- _Aim of the task_
In each of the entries below, change "closest" to "nearest" and leave everything else the same.

Records from a collection
______________________________

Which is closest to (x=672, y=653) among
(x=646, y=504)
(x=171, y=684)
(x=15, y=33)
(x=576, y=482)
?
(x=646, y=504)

______________________________

- _Written solution_
Which is nearest to (x=672, y=653) among
(x=646, y=504)
(x=171, y=684)
(x=15, y=33)
(x=576, y=482)
?
(x=646, y=504)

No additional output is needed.